Vocho Verde © Nicolas Comment, Mexico D.F., 2010
Sur les traces de trois ouvrages cultes, Tristessa de Jack Kerouac, Au dessous du Volcan de Malcolm Lowry et Les Tarahumaras d'Antonin Artaud, Nicolas Comment a vécu deux mois en résidence au Mexique.
À l'opposé d'une vision catastrophiste et attendue du Mexique, Mexico City Waltz rend hommage à la beauté et à la sensualité mexicaines d'aujourd'hui. On y croise trois jeunes femmes, « brunes comme une mûre » (Malcolm Lowry) qui sont de véritables héroïnes. À travers elles, c'est la ville de Mexico toute entière qui nous apparaît dans son intimité : comme si la mégalopole avait elle-même été mise à nu...

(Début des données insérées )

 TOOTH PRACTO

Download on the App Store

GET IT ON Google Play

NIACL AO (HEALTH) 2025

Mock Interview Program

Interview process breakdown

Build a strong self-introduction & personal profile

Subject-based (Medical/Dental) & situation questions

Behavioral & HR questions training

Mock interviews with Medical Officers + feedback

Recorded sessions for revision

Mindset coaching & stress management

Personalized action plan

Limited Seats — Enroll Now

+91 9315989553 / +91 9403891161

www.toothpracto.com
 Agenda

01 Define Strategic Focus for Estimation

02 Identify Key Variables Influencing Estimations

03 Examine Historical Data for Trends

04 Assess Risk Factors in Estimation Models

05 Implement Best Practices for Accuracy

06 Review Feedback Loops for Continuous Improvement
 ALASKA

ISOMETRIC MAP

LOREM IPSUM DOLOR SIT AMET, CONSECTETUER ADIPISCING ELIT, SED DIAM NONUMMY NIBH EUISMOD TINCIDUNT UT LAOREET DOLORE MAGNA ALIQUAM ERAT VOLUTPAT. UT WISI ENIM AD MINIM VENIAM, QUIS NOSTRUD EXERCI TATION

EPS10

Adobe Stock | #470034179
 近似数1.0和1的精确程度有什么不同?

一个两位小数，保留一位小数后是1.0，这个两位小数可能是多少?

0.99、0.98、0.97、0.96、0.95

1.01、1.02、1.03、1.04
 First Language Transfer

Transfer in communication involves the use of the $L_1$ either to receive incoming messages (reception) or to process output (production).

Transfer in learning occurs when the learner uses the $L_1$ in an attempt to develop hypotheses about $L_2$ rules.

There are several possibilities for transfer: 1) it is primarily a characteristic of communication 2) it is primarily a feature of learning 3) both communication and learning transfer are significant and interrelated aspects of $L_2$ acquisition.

« Dans ce pays aussi riche et vaste qu’est le rêve, il me fallait donc chercher un guide. Un guide non pas "touristique" mais "spirituel". Et j’en ai trouvé trois. Le premier m’a été conseillé par mon ami Bernard Plossu (photographe français auteur du Voyage Mexicain) qui m’a enjoint de lire le fameux livre de Malcom Lowry Au dessous du Volcan. Ouvrage sidérant qui m’a ouvert la porte d’un Mexique énigmatique et magique qui m'a littéralement "reversé de l’autre côté des choses" (Artaud). Le voyage semblait débuter là et j’ai alors commencé à prendre des notes et à inscrire des points sur une ligne, ce qui m’engagea vite à suivre les traces du Consul de Lowry à Cuernavaca.
J’ai donc fait ma petite enquête, scrupuleusement noté les lieux et les adresses, compulsé des bréviaires et sites internet labyrinthiques quand, tout à coup, je me suis soudainement retrouvé au 210 rue d’Orizaba à Mexico, juste en face de la maison des beats et de Jack Kerouac. Tristessa m’y attendait et je fus, une nouvelle fois, sidéré de découvrir qu’il s’agissait presque du même livre. En fait, la solution se trouvait dans un troisième ouvrage où Antonin Artaud ne cessait lui aussi de répéter : « Les choses ne sont pas telles que nous les voyons et que nous les ressentons », « le même charme intelligent se répète », « la nature obstinément manifeste la même idée » (Les Tarahumaras).
J’avais compris que l’essentiel de mon travail se tiendrait là : j’allais avoir à faire à une "montagne de signes" qu’il me faudrait savoir arpenter avec mon appareil photographique pour avoir une chance de voir à quoi ressemblait le Mexique d’aujourd’hui. Ces trois livres et ces trois auteurs allaient donc m’y aider et me servir de guide. En mettant mes pas dans leurs pas, j’allais peut-être enfin pouvoir comprendre quelque chose de ce pays où je n’ai – soit dit en passant – jamais mis les pieds. Car, j’ai eu beau feuilleter des dizaines de livres, scruter les photographies d’Edward Weston, de Paul Strand, de Graciela Iturbide, d’Henri Cartier-Bresson, de Manuel Alvarez Bravo... ainsi que celles de la jeune photographie mexicaine, j’ai, très franchement, la certitude de n’avoir encore rien vu.
Mon projet est donc très simple : là où ces trois auteurs majeurs ont écrit, je me propose moi, humblement, de photographier. Ainsi, au lieu de m’imbiber de drogues comme l’ont fait ces trois poètes visionnaires, c’est de littérature que je serai imbibé. Ce ne sera d’ailleurs pas la première fois : depuis longtemps, des textes me portent, me poussent même à photographier.»